* TASK PROMPT *
Please gather each line in the listing below that contains the word "image" and copy those lines out.
═══ SUPPLIED ENTRIES ═══
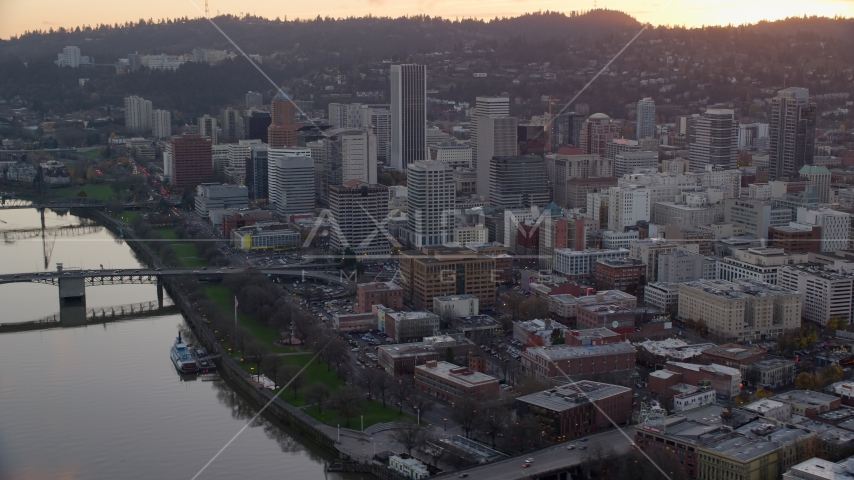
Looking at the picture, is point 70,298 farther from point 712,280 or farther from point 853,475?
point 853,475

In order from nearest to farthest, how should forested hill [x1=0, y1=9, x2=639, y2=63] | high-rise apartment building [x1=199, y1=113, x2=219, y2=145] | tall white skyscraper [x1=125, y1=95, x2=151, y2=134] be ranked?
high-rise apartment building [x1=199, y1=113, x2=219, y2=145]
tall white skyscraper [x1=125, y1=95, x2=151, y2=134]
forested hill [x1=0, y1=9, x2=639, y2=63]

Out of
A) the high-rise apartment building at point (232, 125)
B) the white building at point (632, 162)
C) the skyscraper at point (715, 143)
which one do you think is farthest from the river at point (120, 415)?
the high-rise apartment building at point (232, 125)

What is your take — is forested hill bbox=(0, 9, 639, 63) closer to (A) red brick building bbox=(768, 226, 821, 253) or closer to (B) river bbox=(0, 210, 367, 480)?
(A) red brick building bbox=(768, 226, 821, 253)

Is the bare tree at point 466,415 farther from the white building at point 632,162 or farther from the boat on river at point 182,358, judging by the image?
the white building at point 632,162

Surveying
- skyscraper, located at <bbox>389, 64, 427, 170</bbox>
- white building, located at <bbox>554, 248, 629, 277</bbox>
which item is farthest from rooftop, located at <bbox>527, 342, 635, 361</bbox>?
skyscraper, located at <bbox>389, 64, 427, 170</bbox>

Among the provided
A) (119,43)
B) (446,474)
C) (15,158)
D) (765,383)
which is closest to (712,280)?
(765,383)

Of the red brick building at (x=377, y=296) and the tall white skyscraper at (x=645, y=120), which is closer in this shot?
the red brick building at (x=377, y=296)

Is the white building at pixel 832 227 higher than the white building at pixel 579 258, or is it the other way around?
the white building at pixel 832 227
═══
═══ SUPPLIED ENTRIES ═══
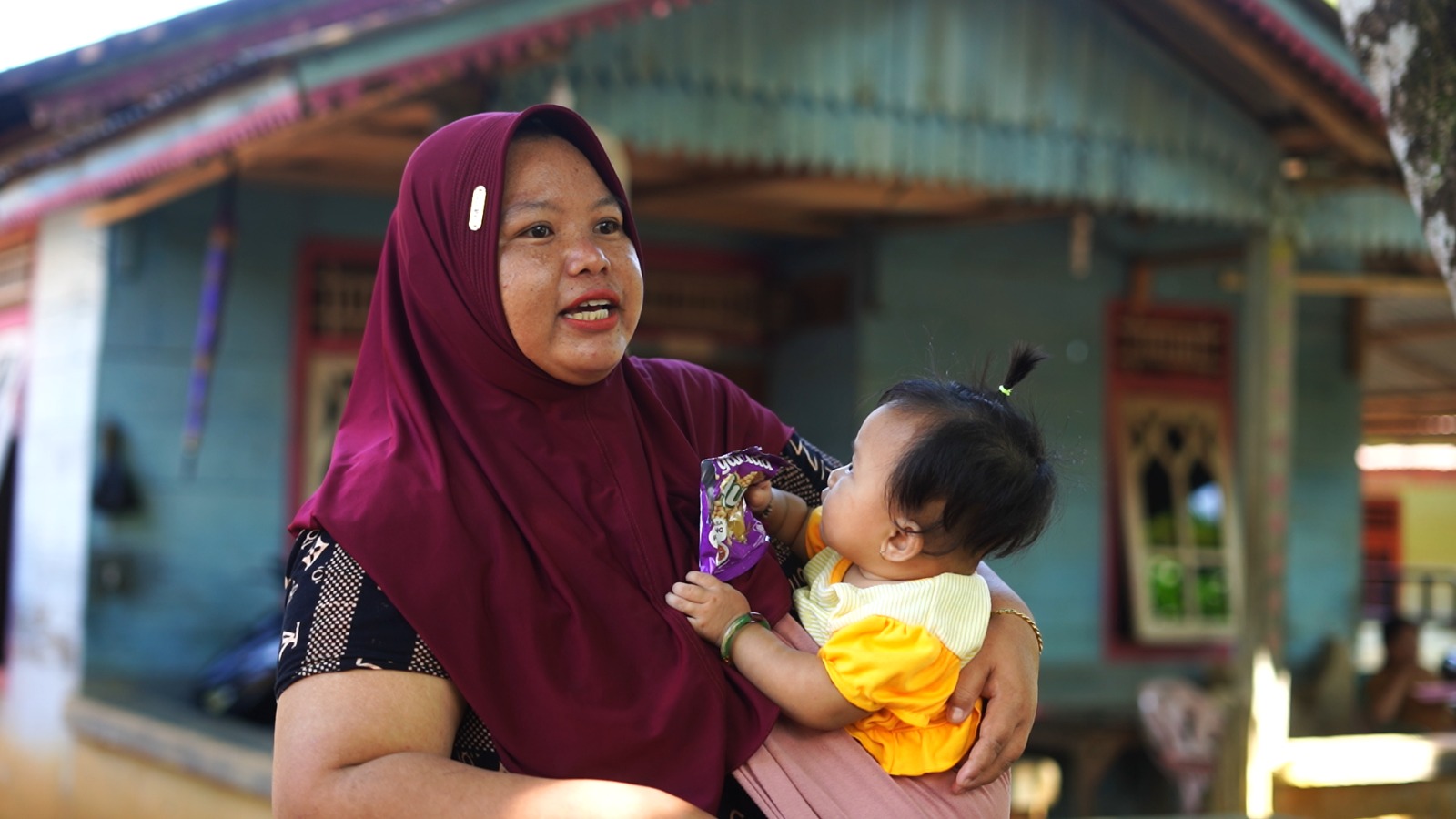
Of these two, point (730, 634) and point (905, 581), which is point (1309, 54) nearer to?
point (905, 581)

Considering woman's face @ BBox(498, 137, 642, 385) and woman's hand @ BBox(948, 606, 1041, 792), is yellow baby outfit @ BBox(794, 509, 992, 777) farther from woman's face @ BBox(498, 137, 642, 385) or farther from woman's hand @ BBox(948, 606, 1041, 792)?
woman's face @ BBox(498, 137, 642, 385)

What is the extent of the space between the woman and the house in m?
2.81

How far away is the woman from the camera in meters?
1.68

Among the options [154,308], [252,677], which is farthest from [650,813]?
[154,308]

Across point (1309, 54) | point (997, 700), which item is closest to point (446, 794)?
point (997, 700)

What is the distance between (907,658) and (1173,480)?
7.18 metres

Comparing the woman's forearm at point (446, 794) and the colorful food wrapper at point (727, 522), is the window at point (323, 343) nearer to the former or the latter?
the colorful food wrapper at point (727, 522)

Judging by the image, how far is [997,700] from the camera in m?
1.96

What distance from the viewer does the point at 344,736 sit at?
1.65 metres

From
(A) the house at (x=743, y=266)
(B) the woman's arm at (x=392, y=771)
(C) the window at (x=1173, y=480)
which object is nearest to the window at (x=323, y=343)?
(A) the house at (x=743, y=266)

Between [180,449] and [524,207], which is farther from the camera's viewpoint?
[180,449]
═══
* RESULT OF THIS EXERCISE *
Is the bare tree at point 466,415 farther from the white building at point 632,162 or farther from the boat on river at point 182,358, judging by the image?
Judging by the image, how far is [997,700] from the camera in m?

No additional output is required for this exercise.